──────── Record extracts

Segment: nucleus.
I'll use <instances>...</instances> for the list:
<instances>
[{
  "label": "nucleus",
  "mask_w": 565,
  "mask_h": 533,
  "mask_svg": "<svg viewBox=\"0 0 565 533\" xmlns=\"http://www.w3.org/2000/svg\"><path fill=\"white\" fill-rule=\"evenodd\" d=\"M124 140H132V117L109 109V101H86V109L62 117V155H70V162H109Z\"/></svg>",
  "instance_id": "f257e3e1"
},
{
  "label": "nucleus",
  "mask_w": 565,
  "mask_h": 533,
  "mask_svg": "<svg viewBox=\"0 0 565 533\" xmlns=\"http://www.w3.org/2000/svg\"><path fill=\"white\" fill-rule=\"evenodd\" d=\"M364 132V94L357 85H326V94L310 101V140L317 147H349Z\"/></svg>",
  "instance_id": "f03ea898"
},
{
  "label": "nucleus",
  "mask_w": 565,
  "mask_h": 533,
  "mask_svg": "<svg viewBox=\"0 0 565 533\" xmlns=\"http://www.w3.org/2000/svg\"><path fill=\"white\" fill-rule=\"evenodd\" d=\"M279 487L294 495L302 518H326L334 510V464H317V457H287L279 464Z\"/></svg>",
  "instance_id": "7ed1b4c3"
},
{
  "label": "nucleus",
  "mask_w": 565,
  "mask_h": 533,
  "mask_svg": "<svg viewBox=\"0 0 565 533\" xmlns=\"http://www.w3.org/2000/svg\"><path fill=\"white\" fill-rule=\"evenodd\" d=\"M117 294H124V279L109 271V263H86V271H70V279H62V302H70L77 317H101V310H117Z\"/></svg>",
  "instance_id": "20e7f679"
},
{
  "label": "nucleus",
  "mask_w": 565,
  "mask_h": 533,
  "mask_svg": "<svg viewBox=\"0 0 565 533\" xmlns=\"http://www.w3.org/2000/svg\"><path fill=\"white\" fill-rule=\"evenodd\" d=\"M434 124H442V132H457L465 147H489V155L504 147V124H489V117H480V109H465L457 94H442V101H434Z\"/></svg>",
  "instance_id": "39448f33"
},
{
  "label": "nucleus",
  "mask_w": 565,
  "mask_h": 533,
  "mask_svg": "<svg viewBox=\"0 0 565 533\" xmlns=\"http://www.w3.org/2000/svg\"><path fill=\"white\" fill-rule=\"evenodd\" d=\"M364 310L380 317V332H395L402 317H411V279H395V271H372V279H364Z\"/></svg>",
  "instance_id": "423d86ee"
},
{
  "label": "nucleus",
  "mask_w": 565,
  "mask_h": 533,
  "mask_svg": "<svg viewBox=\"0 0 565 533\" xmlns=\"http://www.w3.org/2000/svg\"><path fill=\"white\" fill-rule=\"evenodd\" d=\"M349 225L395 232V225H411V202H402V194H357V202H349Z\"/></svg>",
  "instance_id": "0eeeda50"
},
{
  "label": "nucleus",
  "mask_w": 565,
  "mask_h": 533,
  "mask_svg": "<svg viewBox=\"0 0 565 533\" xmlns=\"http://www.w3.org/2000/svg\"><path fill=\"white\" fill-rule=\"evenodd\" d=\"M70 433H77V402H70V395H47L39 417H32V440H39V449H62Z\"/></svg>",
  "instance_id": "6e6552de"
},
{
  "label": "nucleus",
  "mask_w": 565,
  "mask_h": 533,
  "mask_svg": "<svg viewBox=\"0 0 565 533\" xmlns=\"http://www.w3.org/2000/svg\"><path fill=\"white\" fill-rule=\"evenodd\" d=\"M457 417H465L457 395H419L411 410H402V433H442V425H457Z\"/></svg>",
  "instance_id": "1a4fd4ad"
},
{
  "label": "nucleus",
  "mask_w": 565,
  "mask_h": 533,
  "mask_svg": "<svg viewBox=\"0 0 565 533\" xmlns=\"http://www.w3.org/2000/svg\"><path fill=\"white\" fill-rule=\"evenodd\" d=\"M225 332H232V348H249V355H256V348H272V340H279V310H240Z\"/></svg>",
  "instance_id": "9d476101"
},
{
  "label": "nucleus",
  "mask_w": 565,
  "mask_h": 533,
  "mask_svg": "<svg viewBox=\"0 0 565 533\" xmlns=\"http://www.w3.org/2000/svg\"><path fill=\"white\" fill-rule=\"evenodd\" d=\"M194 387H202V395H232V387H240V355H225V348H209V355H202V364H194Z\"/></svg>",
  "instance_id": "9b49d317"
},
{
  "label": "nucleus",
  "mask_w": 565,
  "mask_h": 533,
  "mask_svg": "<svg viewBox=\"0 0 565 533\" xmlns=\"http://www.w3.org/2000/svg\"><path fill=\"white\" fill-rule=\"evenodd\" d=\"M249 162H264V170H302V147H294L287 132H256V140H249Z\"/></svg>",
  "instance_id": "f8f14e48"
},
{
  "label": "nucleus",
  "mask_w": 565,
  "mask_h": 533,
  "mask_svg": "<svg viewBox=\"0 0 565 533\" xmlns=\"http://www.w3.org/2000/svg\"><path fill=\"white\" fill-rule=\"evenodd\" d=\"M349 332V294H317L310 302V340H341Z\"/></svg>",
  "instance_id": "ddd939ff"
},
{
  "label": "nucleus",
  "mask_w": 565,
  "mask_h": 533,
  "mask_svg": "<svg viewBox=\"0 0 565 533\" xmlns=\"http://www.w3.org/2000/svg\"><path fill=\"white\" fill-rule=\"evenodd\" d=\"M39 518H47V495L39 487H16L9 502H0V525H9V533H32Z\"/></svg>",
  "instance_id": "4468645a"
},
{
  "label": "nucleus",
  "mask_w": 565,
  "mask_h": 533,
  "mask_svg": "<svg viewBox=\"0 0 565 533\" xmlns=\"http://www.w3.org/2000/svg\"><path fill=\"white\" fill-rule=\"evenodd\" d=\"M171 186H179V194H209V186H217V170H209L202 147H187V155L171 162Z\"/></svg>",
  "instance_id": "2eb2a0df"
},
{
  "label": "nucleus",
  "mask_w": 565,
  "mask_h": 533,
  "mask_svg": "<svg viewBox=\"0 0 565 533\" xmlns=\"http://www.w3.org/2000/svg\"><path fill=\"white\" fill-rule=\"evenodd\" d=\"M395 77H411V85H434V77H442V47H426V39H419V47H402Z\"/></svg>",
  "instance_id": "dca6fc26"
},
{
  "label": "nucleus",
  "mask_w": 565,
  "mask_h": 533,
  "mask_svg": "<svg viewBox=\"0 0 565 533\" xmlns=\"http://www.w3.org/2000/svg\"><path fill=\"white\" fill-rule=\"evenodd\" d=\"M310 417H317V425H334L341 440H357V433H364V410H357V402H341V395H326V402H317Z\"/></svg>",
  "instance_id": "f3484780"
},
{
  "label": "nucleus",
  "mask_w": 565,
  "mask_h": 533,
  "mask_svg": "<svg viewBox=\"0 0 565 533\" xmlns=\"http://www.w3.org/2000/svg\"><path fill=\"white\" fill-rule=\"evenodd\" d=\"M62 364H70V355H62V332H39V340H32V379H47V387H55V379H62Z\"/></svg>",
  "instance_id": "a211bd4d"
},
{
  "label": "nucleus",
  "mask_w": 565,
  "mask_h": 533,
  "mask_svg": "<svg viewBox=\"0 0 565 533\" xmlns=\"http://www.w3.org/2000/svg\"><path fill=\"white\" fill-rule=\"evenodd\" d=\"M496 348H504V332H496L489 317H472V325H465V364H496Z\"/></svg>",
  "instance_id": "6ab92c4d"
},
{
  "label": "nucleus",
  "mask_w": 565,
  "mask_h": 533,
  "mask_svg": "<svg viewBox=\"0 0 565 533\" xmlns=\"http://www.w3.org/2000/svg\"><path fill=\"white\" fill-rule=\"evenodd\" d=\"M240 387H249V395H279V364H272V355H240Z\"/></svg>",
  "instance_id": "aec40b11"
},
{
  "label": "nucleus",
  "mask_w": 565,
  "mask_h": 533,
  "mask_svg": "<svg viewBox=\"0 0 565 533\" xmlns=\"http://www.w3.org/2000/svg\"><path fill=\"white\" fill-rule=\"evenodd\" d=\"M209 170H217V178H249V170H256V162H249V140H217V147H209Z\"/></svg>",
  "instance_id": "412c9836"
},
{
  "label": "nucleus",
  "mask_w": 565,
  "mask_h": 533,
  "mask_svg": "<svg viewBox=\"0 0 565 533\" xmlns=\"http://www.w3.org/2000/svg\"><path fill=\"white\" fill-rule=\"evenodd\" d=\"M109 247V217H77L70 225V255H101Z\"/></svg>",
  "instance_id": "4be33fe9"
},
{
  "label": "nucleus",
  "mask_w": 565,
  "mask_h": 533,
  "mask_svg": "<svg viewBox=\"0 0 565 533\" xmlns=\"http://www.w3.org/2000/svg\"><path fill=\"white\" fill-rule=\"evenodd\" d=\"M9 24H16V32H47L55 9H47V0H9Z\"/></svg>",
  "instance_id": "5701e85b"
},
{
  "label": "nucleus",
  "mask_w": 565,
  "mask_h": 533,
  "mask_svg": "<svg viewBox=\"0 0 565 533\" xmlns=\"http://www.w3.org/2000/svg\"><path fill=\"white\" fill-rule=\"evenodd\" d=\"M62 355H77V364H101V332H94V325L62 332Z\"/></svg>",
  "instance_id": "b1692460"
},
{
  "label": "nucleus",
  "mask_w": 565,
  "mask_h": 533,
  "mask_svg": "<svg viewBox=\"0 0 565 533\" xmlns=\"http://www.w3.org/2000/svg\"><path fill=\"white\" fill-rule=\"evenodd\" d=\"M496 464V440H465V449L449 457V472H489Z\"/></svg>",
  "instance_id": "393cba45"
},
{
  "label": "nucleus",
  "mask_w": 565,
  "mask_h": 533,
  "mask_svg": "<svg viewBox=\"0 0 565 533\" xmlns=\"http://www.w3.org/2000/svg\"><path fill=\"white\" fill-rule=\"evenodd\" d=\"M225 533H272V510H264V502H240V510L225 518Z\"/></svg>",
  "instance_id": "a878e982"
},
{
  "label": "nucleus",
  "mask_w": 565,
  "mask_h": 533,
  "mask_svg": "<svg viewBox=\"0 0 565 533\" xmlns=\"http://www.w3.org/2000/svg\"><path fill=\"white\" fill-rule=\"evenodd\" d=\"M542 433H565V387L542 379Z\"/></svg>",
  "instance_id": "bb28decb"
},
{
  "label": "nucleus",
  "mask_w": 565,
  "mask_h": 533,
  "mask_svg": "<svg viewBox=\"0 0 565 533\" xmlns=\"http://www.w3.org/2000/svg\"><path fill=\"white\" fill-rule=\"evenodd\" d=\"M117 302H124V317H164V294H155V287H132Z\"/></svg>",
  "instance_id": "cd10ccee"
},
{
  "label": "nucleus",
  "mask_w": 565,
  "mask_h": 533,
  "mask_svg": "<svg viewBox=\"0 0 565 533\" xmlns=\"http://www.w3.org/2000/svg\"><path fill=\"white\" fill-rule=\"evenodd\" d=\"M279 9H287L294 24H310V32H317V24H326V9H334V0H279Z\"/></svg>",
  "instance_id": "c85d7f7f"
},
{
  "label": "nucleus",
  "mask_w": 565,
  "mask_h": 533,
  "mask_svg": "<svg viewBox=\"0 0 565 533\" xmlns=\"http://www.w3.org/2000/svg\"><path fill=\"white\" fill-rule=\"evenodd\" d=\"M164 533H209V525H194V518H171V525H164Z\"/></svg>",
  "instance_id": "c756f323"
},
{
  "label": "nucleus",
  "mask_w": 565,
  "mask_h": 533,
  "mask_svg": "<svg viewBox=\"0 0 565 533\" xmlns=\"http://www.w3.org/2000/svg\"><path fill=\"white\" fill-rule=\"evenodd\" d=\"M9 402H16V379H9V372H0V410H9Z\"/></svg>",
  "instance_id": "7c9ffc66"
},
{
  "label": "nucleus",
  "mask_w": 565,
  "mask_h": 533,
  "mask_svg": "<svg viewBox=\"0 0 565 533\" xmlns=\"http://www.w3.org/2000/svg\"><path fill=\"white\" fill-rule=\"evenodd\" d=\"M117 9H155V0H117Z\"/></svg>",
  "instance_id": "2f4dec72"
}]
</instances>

────────────────

**What is required**
Extract each line of the items above that contains the string "instances". Matching is case-sensitive.

**Answer to the task**
I'll use <instances>...</instances> for the list:
<instances>
</instances>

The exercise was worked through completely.